Data records -
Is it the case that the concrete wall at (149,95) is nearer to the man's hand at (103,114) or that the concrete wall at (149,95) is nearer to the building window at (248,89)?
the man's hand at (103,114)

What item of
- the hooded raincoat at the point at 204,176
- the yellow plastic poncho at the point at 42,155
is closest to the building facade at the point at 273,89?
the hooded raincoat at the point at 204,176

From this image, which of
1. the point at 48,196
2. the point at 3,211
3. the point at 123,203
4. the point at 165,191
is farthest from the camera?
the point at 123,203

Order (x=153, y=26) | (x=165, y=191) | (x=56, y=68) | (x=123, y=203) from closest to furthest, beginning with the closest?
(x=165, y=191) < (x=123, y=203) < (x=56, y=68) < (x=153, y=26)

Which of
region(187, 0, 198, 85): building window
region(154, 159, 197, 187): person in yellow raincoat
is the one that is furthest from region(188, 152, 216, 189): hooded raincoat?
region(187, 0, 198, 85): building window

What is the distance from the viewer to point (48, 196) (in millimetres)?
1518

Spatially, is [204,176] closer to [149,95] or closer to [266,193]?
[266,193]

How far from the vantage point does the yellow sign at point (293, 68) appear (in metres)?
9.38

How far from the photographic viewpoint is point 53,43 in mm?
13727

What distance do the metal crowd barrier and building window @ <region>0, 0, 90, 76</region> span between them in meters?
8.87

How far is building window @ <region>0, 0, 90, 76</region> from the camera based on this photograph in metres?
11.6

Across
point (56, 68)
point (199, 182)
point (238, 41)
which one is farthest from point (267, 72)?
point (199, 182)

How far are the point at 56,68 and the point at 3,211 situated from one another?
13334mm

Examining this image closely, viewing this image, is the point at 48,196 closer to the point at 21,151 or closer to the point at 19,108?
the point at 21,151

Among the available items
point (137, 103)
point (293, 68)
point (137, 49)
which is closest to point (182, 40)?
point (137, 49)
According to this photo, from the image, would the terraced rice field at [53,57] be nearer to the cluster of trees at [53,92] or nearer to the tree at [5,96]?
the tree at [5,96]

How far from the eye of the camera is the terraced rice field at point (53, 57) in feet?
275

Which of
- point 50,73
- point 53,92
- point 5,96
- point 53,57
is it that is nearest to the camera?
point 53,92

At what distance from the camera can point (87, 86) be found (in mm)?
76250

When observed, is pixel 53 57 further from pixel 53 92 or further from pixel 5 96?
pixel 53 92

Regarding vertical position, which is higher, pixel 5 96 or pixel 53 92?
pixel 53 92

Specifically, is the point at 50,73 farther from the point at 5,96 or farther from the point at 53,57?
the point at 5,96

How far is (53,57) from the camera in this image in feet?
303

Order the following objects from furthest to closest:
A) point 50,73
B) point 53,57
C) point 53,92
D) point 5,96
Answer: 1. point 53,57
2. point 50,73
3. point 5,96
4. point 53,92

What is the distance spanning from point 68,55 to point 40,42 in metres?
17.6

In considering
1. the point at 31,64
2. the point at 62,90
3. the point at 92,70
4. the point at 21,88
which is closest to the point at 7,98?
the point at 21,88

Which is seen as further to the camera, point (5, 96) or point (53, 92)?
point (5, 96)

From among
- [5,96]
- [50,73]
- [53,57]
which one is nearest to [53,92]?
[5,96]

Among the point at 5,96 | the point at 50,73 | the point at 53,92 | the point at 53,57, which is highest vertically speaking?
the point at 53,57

Short problem - Convert the lines of the records above into a JSON list of strings with one string per line and blank lines left out, starting at the line containing "What is the distance spanning" and ending at the end of the records. Include only those lines.

Response below -
[
  "What is the distance spanning from point 68,55 to point 40,42 in metres?",
  "17.6",
  "In considering",
  "1. the point at 31,64",
  "2. the point at 62,90",
  "3. the point at 92,70",
  "4. the point at 21,88",
  "which is closest to the point at 7,98?",
  "the point at 21,88",
  "Which is seen as further to the camera, point (5, 96) or point (53, 92)?",
  "point (5, 96)",
  "From among",
  "- [5,96]",
  "- [50,73]",
  "- [53,57]",
  "which one is nearest to [53,92]?",
  "[5,96]",
  "Among the point at 5,96 | the point at 50,73 | the point at 53,92 | the point at 53,57, which is highest vertically speaking?",
  "the point at 53,57"
]